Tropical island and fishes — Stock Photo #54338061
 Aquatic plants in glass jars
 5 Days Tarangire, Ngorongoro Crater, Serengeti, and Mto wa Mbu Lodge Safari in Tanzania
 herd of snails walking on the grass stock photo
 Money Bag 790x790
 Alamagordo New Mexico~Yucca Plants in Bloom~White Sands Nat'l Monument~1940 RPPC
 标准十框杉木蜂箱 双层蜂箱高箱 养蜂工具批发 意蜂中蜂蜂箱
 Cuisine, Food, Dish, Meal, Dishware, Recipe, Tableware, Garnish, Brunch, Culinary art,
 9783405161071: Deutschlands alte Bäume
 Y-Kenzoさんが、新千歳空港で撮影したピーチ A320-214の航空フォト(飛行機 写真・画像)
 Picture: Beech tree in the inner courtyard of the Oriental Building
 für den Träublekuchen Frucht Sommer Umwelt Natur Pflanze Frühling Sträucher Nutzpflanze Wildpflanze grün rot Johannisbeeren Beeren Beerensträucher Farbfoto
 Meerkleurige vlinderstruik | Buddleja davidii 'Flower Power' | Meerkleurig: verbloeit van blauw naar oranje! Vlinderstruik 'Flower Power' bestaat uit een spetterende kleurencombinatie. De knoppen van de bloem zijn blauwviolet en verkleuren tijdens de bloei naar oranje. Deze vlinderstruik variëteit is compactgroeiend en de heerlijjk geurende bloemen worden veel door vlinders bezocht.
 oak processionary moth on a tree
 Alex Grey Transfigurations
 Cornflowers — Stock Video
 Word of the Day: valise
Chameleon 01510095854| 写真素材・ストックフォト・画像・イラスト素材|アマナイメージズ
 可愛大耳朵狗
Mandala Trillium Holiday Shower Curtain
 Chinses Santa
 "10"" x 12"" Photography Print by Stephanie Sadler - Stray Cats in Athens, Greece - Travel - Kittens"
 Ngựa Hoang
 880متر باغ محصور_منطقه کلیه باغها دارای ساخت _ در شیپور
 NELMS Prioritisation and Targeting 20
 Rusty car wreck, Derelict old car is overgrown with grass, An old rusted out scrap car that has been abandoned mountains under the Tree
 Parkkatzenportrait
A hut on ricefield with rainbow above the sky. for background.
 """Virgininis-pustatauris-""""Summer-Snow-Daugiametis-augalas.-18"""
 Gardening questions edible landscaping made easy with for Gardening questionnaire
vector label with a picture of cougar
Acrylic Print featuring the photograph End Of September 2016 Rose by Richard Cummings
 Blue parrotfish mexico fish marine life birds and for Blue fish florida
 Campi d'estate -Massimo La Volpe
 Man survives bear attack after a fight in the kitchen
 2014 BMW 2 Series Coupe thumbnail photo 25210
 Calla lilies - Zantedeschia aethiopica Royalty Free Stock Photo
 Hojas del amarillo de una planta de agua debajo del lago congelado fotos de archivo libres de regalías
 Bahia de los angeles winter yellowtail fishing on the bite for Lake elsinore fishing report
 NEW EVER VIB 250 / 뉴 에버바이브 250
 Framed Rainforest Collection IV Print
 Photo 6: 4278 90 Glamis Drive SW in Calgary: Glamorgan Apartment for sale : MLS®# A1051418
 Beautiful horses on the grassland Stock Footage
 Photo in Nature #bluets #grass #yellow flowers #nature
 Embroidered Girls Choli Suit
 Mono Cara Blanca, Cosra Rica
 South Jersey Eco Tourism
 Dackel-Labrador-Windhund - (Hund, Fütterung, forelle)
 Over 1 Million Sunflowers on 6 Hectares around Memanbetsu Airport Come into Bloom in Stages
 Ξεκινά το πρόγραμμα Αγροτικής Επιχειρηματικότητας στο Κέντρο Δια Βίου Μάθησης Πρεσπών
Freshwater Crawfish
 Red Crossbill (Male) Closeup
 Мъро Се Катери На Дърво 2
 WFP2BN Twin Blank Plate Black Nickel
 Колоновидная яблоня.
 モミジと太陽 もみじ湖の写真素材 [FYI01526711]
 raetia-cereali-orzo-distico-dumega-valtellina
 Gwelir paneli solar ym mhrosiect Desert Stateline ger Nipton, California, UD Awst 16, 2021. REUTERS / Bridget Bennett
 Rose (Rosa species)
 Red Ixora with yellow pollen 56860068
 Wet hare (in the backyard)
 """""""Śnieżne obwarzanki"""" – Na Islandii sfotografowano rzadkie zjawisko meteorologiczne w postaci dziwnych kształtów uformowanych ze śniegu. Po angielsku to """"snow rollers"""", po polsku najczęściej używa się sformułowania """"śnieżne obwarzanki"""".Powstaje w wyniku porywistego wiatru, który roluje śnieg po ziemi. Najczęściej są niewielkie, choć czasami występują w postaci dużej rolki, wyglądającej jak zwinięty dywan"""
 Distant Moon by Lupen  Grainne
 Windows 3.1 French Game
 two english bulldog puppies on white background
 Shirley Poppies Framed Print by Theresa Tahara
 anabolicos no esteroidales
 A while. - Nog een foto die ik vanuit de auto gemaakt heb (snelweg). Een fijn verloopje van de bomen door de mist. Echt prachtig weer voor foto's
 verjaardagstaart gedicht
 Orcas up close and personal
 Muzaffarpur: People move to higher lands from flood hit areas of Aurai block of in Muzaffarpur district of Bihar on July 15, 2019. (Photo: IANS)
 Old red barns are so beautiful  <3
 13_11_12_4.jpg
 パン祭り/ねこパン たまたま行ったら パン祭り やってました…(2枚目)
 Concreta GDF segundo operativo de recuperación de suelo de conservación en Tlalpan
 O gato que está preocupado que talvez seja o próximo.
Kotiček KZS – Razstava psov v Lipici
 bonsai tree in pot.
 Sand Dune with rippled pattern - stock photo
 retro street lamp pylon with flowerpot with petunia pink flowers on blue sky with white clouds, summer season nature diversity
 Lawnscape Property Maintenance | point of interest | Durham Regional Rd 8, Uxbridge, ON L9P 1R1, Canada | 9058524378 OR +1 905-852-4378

**********

▶ _Aim of the exercise_
An exact reproduction of the data is required. Leave nothing out.

▶ _Answer to this problem_
Tropical island and fishes — Stock Photo #54338061
 Aquatic plants in glass jars
 5 Days Tarangire, Ngorongoro Crater, Serengeti, and Mto wa Mbu Lodge Safari in Tanzania
 herd of snails walking on the grass stock photo
 Money Bag 790x790
 Alamagordo New Mexico~Yucca Plants in Bloom~White Sands Nat'l Monument~1940 RPPC
 标准十框杉木蜂箱 双层蜂箱高箱 养蜂工具批发 意蜂中蜂蜂箱
 Cuisine, Food, Dish, Meal, Dishware, Recipe, Tableware, Garnish, Brunch, Culinary art,
 9783405161071: Deutschlands alte Bäume
 Y-Kenzoさんが、新千歳空港で撮影したピーチ A320-214の航空フォト(飛行機 写真・画像)
 Picture: Beech tree in the inner courtyard of the Oriental Building
 für den Träublekuchen Frucht Sommer Umwelt Natur Pflanze Frühling Sträucher Nutzpflanze Wildpflanze grün rot Johannisbeeren Beeren Beerensträucher Farbfoto
 Meerkleurige vlinderstruik | Buddleja davidii 'Flower Power' | Meerkleurig: verbloeit van blauw naar oranje! Vlinderstruik 'Flower Power' bestaat uit een spetterende kleurencombinatie. De knoppen van de bloem zijn blauwviolet en verkleuren tijdens de bloei naar oranje. Deze vlinderstruik variëteit is compactgroeiend en de heerlijjk geurende bloemen worden veel door vlinders bezocht.
 oak processionary moth on a tree
 Alex Grey Transfigurations
 Cornflowers — Stock Video
 Word of the Day: valise
Chameleon 01510095854| 写真素材・ストックフォト・画像・イラスト素材|アマナイメージズ
 可愛大耳朵狗
Mandala Trillium Holiday Shower Curtain
 Chinses Santa
 "10"" x 12"" Photography Print by Stephanie Sadler - Stray Cats in Athens, Greece - Travel - Kittens"
 Ngựa Hoang
 880متر باغ محصور_منطقه کلیه باغها دارای ساخت _ در شیپور
 NELMS Prioritisation and Targeting 20
 Rusty car wreck, Derelict old car is overgrown with grass, An old rusted out scrap car that has been abandoned mountains under the Tree
 Parkkatzenportrait
A hut on ricefield with rainbow above the sky. for background.
 """Virgininis-pustatauris-""""Summer-Snow-Daugiametis-augalas.-18"""
 Gardening questions edible landscaping made easy with for Gardening questionnaire
vector label with a picture of cougar
Acrylic Print featuring the photograph End Of September 2016 Rose by Richard Cummings
 Blue parrotfish mexico fish marine life birds and for Blue fish florida
 Campi d'estate -Massimo La Volpe
 Man survives bear attack after a fight in the kitchen
 2014 BMW 2 Series Coupe thumbnail photo 25210
 Calla lilies - Zantedeschia aethiopica Royalty Free Stock Photo
 Hojas del amarillo de una planta de agua debajo del lago congelado fotos de archivo libres de regalías
 Bahia de los angeles winter yellowtail fishing on the bite for Lake elsinore fishing report
 NEW EVER VIB 250 / 뉴 에버바이브 250
 Framed Rainforest Collection IV Print
 Photo 6: 4278 90 Glamis Drive SW in Calgary: Glamorgan Apartment for sale : MLS®# A1051418
 Beautiful horses on the grassland Stock Footage
 Photo in Nature #bluets #grass #yellow flowers #nature
 Embroidered Girls Choli Suit
 Mono Cara Blanca, Cosra Rica
 South Jersey Eco Tourism
 Dackel-Labrador-Windhund - (Hund, Fütterung, forelle)
 Over 1 Million Sunflowers on 6 Hectares around Memanbetsu Airport Come into Bloom in Stages
 Ξεκινά το πρόγραμμα Αγροτικής Επιχειρηματικότητας στο Κέντρο Δια Βίου Μάθησης Πρεσπών
Freshwater Crawfish
 Red Crossbill (Male) Closeup
 Мъро Се Катери На Дърво 2
 WFP2BN Twin Blank Plate Black Nickel
 Колоновидная яблоня.
 モミジと太陽 もみじ湖の写真素材 [FYI01526711]
 raetia-cereali-orzo-distico-dumega-valtellina
 Gwelir paneli solar ym mhrosiect Desert Stateline ger Nipton, California, UD Awst 16, 2021. REUTERS / Bridget Bennett
 Rose (Rosa species)
 Red Ixora with yellow pollen 56860068
 Wet hare (in the backyard)
 """""""Śnieżne obwarzanki"""" – Na Islandii sfotografowano rzadkie zjawisko meteorologiczne w postaci dziwnych kształtów uformowanych ze śniegu. Po angielsku to """"snow rollers"""", po polsku najczęściej używa się sformułowania """"śnieżne obwarzanki"""".Powstaje w wyniku porywistego wiatru, który roluje śnieg po ziemi. Najczęściej są niewielkie, choć czasami występują w postaci dużej rolki, wyglądającej jak zwinięty dywan"""
 Distant Moon by Lupen  Grainne
 Windows 3.1 French Game
 two english bulldog puppies on white background
 Shirley Poppies Framed Print by Theresa Tahara
 anabolicos no esteroidales
 A while. - Nog een foto die ik vanuit de auto gemaakt heb (snelweg). Een fijn verloopje van de bomen door de mist. Echt prachtig weer voor foto's
 verjaardagstaart gedicht
 Orcas up close and personal
 Muzaffarpur: People move to higher lands from flood hit areas of Aurai block of in Muzaffarpur district of Bihar on July 15, 2019. (Photo: IANS)
 Old red barns are so beautiful  <3
 13_11_12_4.jpg
 パン祭り/ねこパン たまたま行ったら パン祭り やってました…(2枚目)
 Concreta GDF segundo operativo de recuperación de suelo de conservación en Tlalpan
 O gato que está preocupado que talvez seja o próximo.
Kotiček KZS – Razstava psov v Lipici
 bonsai tree in pot.
 Sand Dune with rippled pattern - stock photo
 retro street lamp pylon with flowerpot with petunia pink flowers on blue sky with white clouds, summer season nature diversity
 Lawnscape Property Maintenance | point of interest | Durham Regional Rd 8, Uxbridge, ON L9P 1R1, Canada | 9058524378 OR +1 905-852-4378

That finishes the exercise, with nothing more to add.